Records from a data collection:
===
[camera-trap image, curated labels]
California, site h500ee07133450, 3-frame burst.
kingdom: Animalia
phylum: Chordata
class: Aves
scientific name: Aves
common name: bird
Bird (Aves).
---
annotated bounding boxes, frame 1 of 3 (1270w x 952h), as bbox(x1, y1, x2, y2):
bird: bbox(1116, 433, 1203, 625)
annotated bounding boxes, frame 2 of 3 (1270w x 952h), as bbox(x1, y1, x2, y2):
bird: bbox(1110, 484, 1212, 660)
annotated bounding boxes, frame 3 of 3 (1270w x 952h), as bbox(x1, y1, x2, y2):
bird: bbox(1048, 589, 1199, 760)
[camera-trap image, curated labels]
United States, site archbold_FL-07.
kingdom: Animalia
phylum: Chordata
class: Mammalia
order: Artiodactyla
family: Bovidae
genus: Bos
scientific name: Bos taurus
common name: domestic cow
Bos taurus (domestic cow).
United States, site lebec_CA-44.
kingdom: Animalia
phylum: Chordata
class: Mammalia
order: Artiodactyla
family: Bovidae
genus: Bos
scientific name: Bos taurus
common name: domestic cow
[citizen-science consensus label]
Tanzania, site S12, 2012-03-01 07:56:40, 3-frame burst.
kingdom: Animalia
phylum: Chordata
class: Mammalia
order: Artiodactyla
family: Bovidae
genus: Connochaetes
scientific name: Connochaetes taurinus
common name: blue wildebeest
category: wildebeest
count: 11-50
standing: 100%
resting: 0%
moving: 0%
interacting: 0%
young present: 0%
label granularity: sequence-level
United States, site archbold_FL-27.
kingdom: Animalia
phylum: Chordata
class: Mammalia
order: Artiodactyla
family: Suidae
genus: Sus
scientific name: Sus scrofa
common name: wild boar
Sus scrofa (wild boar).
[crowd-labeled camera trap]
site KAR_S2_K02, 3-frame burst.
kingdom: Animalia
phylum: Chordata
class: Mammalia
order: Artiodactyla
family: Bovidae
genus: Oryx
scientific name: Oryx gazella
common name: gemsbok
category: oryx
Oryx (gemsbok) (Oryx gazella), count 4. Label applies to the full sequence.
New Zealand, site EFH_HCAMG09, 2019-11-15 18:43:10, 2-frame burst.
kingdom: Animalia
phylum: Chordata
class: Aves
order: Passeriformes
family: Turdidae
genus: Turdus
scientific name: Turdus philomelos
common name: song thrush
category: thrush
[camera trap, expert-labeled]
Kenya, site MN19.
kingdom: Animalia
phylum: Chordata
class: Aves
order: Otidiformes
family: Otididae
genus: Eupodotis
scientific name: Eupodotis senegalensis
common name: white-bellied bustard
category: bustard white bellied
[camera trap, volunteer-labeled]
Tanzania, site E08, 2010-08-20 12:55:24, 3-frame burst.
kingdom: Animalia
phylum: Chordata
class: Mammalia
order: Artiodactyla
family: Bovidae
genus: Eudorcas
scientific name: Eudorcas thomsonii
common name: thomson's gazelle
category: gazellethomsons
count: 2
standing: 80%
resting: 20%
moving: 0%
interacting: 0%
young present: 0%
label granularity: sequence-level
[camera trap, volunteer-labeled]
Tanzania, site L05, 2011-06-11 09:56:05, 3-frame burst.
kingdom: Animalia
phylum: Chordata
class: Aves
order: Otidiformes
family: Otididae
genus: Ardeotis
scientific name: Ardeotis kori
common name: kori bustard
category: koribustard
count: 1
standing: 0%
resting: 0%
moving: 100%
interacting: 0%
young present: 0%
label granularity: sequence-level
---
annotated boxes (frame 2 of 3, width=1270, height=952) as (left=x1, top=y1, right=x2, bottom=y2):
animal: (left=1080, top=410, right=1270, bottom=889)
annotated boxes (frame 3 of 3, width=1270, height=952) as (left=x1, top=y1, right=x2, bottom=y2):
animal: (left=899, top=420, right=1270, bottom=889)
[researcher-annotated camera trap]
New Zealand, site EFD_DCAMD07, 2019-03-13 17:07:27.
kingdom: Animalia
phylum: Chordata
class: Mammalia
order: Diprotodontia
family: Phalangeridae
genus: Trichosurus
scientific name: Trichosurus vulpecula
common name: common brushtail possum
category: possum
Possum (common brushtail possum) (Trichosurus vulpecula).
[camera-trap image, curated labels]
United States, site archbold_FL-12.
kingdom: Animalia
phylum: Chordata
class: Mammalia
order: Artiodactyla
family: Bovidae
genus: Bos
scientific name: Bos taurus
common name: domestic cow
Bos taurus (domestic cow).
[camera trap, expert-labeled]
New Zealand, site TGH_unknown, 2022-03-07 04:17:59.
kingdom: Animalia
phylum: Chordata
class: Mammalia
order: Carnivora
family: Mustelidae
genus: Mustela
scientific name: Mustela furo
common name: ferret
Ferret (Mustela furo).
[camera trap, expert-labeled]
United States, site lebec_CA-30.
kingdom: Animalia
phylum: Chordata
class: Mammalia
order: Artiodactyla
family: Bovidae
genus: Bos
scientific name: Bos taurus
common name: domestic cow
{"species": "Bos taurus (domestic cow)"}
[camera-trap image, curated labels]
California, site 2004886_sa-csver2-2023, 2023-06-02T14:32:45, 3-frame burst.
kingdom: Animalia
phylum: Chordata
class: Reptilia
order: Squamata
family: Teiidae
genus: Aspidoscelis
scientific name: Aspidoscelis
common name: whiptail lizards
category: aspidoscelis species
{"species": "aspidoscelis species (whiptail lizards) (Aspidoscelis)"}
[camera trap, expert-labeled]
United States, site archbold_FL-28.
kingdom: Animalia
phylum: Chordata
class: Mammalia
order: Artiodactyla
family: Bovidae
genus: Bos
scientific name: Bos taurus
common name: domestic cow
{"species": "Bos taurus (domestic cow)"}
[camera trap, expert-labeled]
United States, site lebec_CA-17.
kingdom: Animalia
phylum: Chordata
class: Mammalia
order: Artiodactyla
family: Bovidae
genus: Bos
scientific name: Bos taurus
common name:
===
Activity: Reproduce exactly the entries above, limited to the lines from the one with "scientific name: Mustela furo" through the one with "family: Teiidae", both included.

Solution below:
scientific name: Mustela furo
common name: ferret
Ferret (Mustela furo).
[camera trap, expert-labeled]
United States, site lebec_CA-30.
kingdom: Animalia
phylum: Chordata
class: Mammalia
order: Artiodactyla
family: Bovidae
genus: Bos
scientific name: Bos taurus
common name: domestic cow
{"species": "Bos taurus (domestic cow)"}
[camera-trap image, curated labels]
California, site 2004886_sa-csver2-2023, 2023-06-02T14:32:45, 3-frame burst.
kingdom: Animalia
phylum: Chordata
class: Reptilia
order: Squamata
family: Teiidae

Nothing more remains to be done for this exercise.